● **TASK TO COMPLETE**
With the pictures left out, retype exactly the lines below starting at the line that contains "Dixa Pricing Plans" and ending at the line that contains "生物学的製剤と小分子化合物製剤 1. Generics".

● **DATASET RECORDS**
---

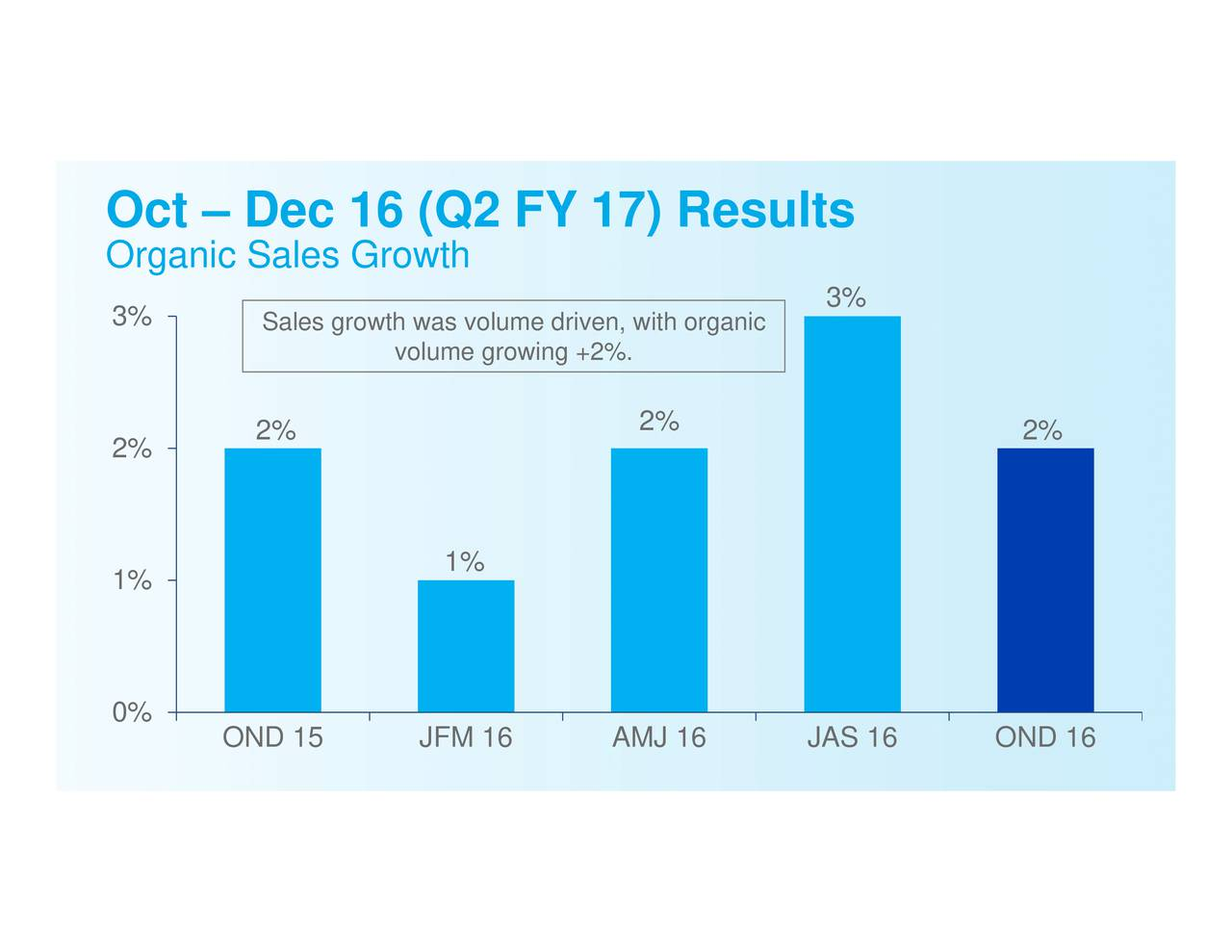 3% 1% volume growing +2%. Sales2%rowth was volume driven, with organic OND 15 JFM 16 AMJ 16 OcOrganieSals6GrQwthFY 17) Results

---

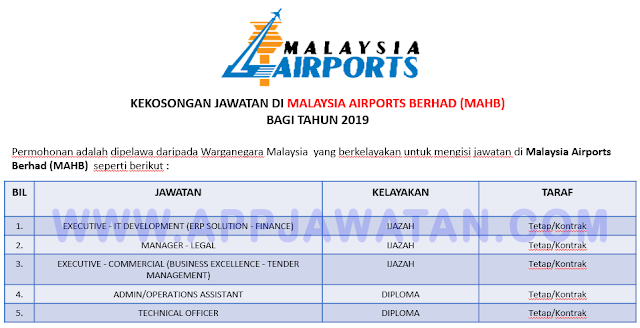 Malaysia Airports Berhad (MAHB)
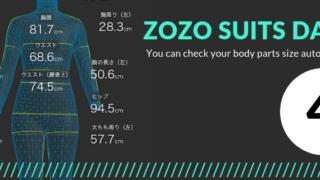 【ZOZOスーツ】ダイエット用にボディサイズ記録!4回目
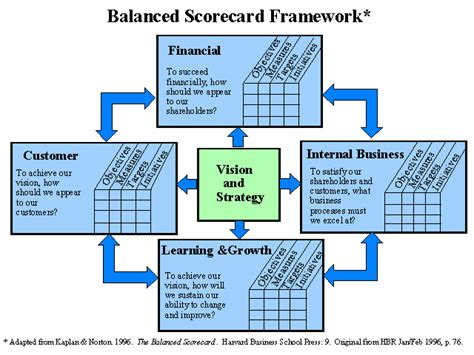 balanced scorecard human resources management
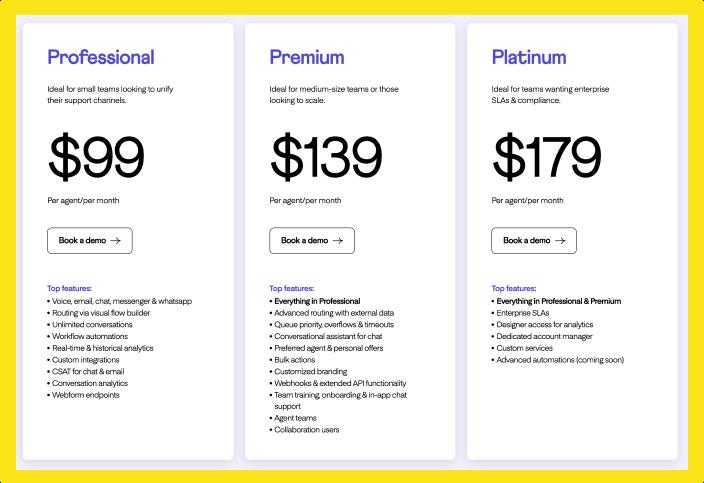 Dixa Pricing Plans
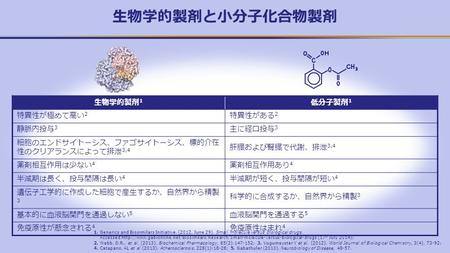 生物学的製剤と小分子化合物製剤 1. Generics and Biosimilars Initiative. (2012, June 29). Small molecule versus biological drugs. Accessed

---

● **TASK SOLUTION**
 Dixa Pricing Plans
 生物学的製剤と小分子化合物製剤 1. Generics and Biosimilars Initiative. (2012, June 29). Small molecule versus biological drugs. Accessed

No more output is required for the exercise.